Operator overloading

What does the following program output?

#include <iostream>

int main(int argc, char **argv)
{
volatile char *p = "hello";
std::cout << p << '\n';
return 0;
}

6 comments:

Unknown said...

assuming it's not the obvious, I have no idea.

*goes to compile it*

what the hell???

Илья Казначеев said...

t.cpp: In function ‘int main(int, char**)’:
t.cpp:5: error: invalid conversion from ‘const char*’ to ‘volatile char*’

Anonymous said...

Evil, it emits evil.

Anonymous said...

1, because the only match is operator << (bool) since the volatile char * can't be implicitly converted to use a char * overload, but a pointer can be converted to a bool.

Yuri Chebotarev said...

nice gotcha.
but...
VS 2008:
warning C4800: 'volatile char *' : forcing value to bool 'true' or 'false' (performance warning)

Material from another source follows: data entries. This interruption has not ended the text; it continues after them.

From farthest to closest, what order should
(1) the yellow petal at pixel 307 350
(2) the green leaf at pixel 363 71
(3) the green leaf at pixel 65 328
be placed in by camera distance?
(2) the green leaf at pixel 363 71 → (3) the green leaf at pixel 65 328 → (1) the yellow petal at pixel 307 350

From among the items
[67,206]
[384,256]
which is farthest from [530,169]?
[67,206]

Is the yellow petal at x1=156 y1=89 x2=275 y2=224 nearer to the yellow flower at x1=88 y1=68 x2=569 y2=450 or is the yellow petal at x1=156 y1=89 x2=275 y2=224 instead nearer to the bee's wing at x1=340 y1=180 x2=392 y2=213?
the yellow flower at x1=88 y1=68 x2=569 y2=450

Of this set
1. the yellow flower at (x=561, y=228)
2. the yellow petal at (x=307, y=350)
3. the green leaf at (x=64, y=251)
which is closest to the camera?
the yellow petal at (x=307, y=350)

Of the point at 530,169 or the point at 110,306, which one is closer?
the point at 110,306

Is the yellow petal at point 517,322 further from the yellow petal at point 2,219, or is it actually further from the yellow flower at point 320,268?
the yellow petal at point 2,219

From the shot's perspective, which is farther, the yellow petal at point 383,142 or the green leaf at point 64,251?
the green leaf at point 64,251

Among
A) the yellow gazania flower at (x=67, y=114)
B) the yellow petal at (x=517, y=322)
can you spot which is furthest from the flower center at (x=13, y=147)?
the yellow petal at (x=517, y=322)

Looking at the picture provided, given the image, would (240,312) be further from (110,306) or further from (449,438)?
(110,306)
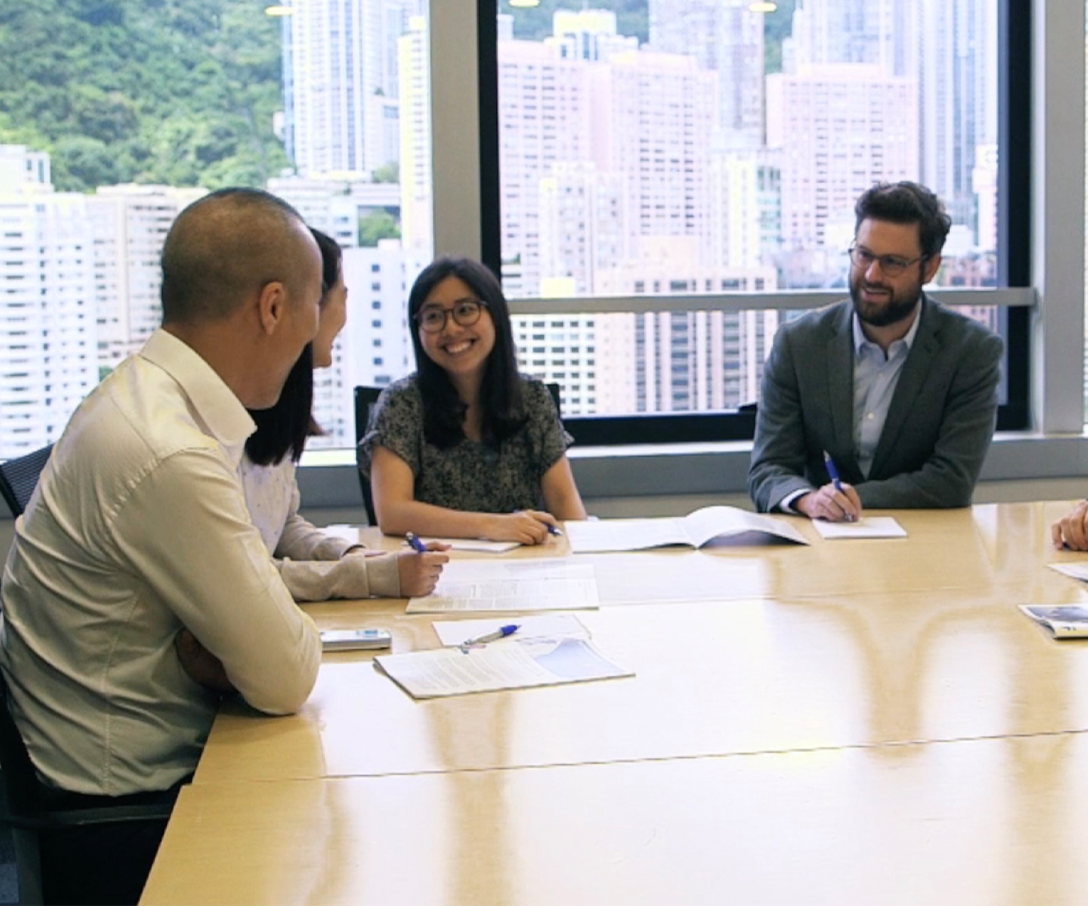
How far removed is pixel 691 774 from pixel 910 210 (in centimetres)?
254

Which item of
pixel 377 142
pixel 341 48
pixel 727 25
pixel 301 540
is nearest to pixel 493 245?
pixel 377 142

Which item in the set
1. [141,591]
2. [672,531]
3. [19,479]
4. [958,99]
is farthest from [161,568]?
[958,99]

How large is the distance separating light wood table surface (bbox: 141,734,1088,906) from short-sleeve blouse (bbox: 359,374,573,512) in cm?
193

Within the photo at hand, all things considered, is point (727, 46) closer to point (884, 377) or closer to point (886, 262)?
point (886, 262)

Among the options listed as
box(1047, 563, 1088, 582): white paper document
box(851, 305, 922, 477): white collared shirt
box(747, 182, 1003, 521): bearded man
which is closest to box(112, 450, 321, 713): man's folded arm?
box(1047, 563, 1088, 582): white paper document

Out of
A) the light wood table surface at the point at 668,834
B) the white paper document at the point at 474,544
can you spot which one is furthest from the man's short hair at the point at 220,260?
the white paper document at the point at 474,544

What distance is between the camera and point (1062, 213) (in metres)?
4.47

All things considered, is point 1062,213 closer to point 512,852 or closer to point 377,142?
point 377,142

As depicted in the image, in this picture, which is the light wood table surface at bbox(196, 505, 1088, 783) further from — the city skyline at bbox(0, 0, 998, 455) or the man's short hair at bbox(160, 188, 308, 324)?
the city skyline at bbox(0, 0, 998, 455)

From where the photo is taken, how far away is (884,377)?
12.4 ft

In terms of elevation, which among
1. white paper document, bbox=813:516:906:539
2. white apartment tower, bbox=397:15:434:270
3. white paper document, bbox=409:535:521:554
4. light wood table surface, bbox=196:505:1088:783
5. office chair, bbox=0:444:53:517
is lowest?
light wood table surface, bbox=196:505:1088:783

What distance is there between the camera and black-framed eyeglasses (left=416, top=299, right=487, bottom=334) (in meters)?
3.55

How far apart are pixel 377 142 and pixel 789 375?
58.9 inches

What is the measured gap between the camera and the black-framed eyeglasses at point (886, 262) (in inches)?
147
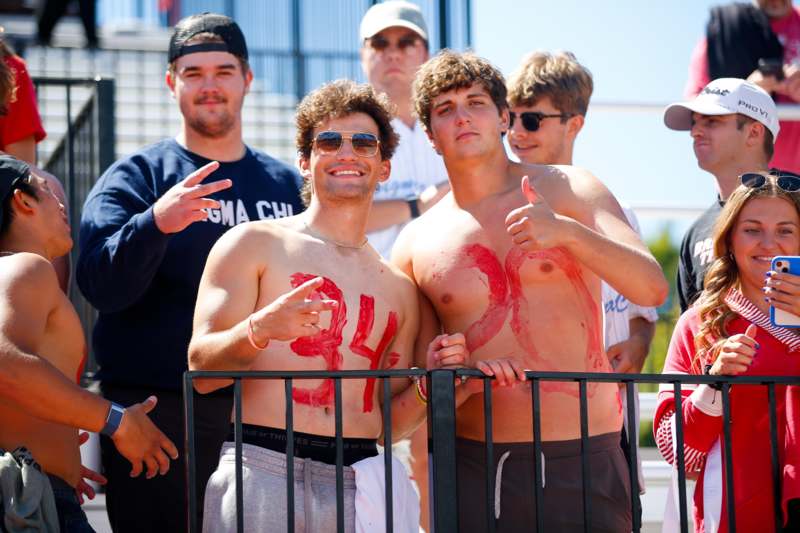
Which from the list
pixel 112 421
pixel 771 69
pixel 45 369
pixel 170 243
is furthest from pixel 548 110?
pixel 45 369

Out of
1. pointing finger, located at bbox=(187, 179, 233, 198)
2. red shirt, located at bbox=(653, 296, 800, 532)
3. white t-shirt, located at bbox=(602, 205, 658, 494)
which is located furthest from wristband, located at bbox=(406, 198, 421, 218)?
red shirt, located at bbox=(653, 296, 800, 532)

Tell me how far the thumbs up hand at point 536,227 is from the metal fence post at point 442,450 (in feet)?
1.78

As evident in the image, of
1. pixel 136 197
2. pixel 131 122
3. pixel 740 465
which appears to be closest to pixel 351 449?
pixel 740 465

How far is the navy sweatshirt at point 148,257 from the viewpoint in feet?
15.1

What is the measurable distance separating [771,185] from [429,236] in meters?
1.22

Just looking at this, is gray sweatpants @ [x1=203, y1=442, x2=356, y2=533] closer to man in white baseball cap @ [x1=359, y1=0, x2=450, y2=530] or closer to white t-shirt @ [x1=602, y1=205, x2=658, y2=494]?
white t-shirt @ [x1=602, y1=205, x2=658, y2=494]

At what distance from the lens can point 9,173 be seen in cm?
418

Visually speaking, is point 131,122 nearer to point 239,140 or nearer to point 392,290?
point 239,140

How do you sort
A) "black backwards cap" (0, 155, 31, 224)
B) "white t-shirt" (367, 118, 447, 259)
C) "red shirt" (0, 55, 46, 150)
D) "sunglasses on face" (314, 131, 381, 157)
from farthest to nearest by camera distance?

the same but more obvious:
void foo(char* p){std::cout << p << '\n';}
void foo(bool p){std::cout << p << '\n';}

int _tmain(int argc, _TCHAR* argv[])
{
const char* p1 = "hello";
foo(p1);
return 0;
}

C++ is like a poison. it can be a cure if you know the proportion...otherwise it kills...

BadTux said...

This is an example of why I'm glad Linus Torvalds looked at recoding the Linux kernel into C++, said "ewwww!", and abandoned the notion immediately. In the past ten years of Linux programming I've needed to write C++ code... err. Not at all. Plenty of "C". Lots of Python. A fair amount of Java and Ruby and Perl and /bin/sh with its pals (awk, sed, etc.). But C++ is pure incarnated evil. Or is that instantiated?

That said, I once spec'ed out a project that had to be written in C++, so I do know it has a place. Said project could have been written in "C" but not with the schedule and resources that I was proposing to the funding people, and any higher-level language like Java or Python would have been either a) too slow, or b) unable to interact on a low-enough level with the OS to do what we needed to do. Still. The language is an atrocity. If Sun had not gone all stupid with Java and allowed Java to breathe so that people could add system-level features and easy compilation to machine code to the language instead of suing everybody who tried to extend the language to address low-level OS concerns (like they sued Microsoft), C++ would be consigned to the dustbin of history with PL/1, Algol-68, and other such monstrosities (well maybe not -- I suspect it'd be more like COBOL, something still around simply because it was "the standard" for so many years). Alas, Sun had to be stupid with Java... so it goes. (Shakes head at stupidity of it all).